§ **Stated exercise**:
Please rewrite everything from the line containing "At what distance has" down to the end of the material as a JSON list of strings, one string per line, with blank lines dropped and the pictures left out.

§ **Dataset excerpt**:
++++
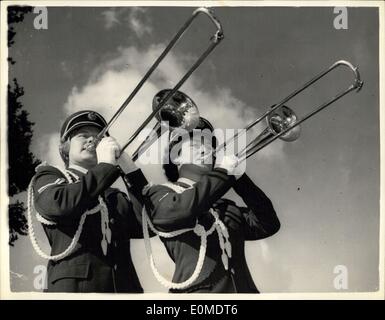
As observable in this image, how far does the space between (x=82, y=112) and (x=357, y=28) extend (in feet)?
5.72

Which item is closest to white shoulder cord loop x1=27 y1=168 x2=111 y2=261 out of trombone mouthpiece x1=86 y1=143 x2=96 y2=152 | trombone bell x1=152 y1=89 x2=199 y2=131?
trombone mouthpiece x1=86 y1=143 x2=96 y2=152

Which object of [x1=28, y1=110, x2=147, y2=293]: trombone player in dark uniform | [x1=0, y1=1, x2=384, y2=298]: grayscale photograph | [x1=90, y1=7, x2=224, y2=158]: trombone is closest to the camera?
[x1=90, y1=7, x2=224, y2=158]: trombone

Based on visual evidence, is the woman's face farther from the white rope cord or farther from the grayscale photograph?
the white rope cord

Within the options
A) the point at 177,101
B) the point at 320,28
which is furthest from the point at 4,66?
the point at 320,28

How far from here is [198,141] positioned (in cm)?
504

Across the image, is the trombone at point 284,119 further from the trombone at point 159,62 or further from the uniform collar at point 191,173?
the trombone at point 159,62

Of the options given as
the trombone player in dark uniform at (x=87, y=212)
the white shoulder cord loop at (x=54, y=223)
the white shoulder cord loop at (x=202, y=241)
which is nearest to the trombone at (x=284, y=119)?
the white shoulder cord loop at (x=202, y=241)

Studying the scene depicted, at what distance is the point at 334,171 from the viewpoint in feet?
16.8

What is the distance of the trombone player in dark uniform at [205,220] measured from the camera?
4.81m

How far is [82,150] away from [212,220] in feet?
2.85

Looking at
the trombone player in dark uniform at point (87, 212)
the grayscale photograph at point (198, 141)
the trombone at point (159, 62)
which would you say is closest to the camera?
the trombone at point (159, 62)

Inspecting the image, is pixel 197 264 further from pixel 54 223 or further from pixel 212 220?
pixel 54 223

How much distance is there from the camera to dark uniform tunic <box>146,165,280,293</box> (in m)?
4.80
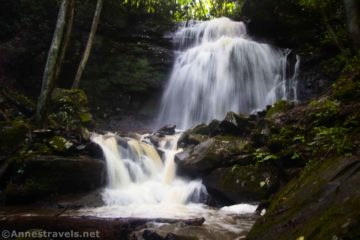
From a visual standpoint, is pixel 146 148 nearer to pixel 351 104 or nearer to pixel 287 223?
pixel 351 104

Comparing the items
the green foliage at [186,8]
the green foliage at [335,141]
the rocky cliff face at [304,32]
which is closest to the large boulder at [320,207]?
the green foliage at [335,141]

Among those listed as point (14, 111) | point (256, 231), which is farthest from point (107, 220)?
point (14, 111)

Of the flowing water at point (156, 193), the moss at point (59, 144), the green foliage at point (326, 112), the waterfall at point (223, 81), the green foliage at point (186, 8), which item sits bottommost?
the flowing water at point (156, 193)

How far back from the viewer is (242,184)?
7492 mm

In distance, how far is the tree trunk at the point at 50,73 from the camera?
9445 millimetres

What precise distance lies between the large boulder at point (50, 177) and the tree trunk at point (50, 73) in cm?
192

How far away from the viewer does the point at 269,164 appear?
7.62 meters

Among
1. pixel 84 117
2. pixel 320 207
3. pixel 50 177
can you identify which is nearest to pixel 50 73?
pixel 84 117

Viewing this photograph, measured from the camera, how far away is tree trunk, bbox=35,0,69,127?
31.0ft

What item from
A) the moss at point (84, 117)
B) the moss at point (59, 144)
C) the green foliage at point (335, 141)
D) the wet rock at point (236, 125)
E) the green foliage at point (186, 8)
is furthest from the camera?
the green foliage at point (186, 8)

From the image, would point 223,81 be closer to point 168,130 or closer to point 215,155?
point 168,130

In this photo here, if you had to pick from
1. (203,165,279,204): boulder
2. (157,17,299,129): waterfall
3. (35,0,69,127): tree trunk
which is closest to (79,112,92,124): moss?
(35,0,69,127): tree trunk

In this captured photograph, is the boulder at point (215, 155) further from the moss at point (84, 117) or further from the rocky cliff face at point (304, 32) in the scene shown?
the rocky cliff face at point (304, 32)

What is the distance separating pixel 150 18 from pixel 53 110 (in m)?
9.10
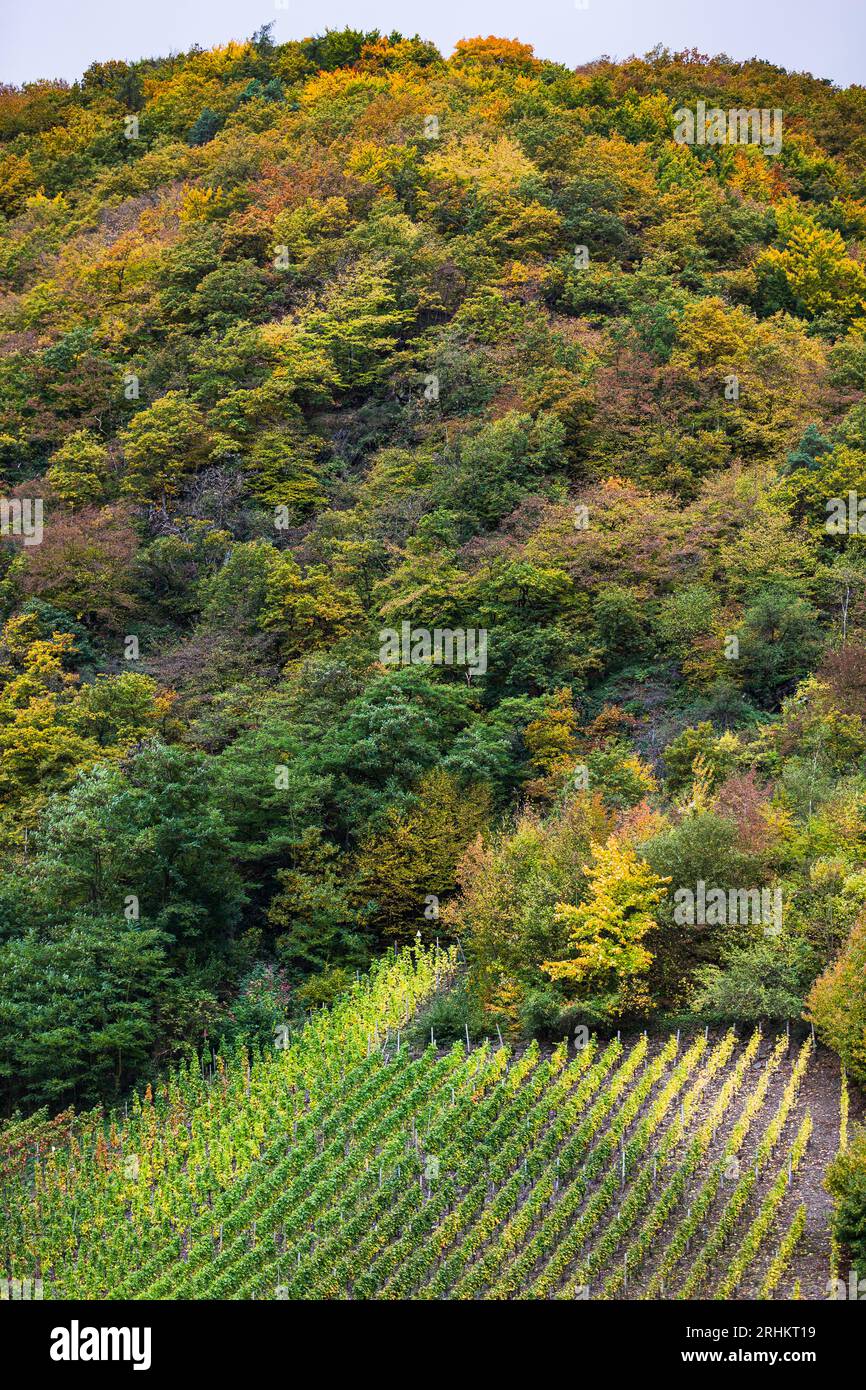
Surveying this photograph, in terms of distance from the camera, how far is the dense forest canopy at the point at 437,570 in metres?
28.6

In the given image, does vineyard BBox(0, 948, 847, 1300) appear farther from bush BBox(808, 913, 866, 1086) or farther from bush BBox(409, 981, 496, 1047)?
bush BBox(808, 913, 866, 1086)

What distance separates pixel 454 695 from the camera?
3619 cm

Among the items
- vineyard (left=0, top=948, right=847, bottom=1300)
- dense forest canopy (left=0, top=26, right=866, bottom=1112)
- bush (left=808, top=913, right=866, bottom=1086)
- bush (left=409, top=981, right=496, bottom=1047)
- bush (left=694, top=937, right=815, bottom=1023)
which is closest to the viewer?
vineyard (left=0, top=948, right=847, bottom=1300)

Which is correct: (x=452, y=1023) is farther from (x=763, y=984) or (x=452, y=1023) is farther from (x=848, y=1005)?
(x=848, y=1005)

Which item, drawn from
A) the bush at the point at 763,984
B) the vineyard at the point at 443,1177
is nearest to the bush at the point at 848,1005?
the vineyard at the point at 443,1177

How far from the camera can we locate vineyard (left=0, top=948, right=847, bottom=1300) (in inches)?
803

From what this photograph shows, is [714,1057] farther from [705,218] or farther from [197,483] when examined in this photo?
[705,218]

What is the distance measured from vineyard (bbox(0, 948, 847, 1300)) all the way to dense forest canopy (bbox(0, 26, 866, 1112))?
1.42 m

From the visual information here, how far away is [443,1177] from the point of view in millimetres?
22922

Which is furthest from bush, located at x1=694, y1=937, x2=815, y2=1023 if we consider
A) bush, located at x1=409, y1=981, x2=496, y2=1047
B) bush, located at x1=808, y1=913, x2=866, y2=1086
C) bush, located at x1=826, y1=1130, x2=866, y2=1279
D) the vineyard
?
bush, located at x1=826, y1=1130, x2=866, y2=1279

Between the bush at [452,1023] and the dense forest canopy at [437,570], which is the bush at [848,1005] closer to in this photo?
the dense forest canopy at [437,570]

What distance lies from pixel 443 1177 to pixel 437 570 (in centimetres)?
2003

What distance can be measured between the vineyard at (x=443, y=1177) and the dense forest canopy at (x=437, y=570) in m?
1.42

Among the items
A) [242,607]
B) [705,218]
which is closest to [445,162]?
[705,218]
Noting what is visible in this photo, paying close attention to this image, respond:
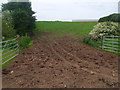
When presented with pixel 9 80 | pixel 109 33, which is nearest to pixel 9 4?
pixel 109 33

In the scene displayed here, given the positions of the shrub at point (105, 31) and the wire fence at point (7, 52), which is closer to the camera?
the wire fence at point (7, 52)

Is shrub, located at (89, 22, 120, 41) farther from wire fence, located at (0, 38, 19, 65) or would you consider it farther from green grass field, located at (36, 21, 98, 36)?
green grass field, located at (36, 21, 98, 36)

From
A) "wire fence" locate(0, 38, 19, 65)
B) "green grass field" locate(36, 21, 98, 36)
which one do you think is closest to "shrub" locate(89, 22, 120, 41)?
"wire fence" locate(0, 38, 19, 65)

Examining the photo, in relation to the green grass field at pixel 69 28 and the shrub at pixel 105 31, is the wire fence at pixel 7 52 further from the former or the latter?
the green grass field at pixel 69 28

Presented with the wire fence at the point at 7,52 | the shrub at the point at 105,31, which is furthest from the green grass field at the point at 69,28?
the wire fence at the point at 7,52

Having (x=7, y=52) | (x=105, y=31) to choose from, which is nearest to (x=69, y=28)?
(x=105, y=31)

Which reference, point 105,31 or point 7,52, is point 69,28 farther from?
point 7,52

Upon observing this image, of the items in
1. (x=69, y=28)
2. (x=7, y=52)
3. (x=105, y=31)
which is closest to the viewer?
(x=7, y=52)

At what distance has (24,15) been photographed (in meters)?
19.4

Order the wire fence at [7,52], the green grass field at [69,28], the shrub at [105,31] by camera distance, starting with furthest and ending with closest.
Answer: the green grass field at [69,28] < the shrub at [105,31] < the wire fence at [7,52]

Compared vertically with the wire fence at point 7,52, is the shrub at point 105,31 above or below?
above

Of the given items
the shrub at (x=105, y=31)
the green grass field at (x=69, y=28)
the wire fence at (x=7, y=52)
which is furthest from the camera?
the green grass field at (x=69, y=28)

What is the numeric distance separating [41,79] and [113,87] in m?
2.08

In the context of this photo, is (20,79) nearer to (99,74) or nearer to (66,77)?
(66,77)
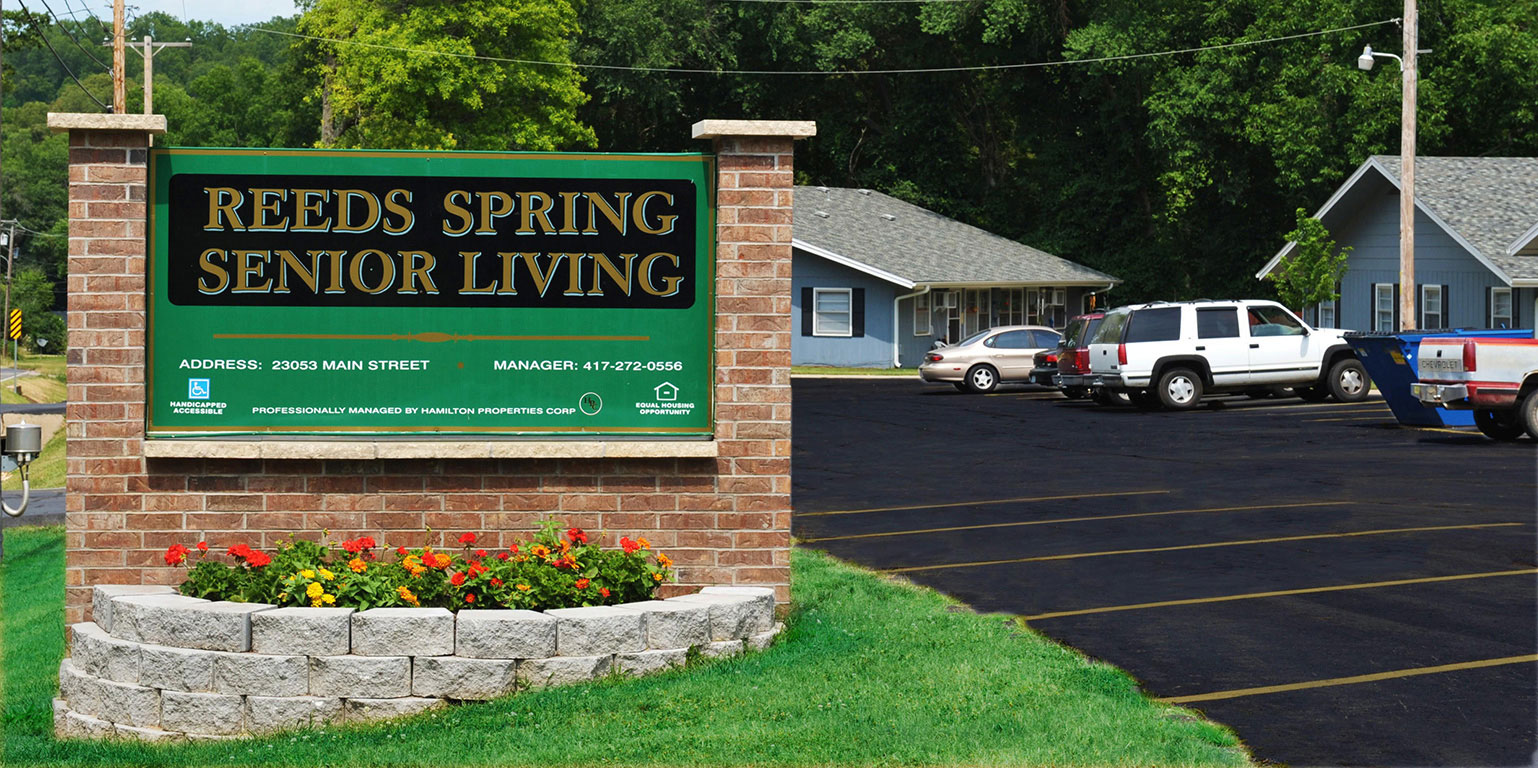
++++
§ **Answer to this task**:
[
  "At what distance has (24,15) been photographed (in meters)?",
  "19.4",
  "Order the wire fence at [7,52], the green grass field at [69,28], the shrub at [105,31] by camera distance, starting with furthest and ending with closest.",
  "Answer: the green grass field at [69,28] < the shrub at [105,31] < the wire fence at [7,52]",
  "Compared vertically with the wire fence at point 7,52, is the shrub at point 105,31 above or below?",
  "above",
  "Of the given items",
  "the shrub at (x=105, y=31)",
  "the green grass field at (x=69, y=28)",
  "the wire fence at (x=7, y=52)",
  "which is furthest from the camera?",
  "the green grass field at (x=69, y=28)",
  "What is the numeric distance separating [41,79] and [113,87] in m?",
  "2.08",
  "In the context of this photo, is (20,79) nearer to (99,74) or nearer to (66,77)?",
  "(66,77)"
]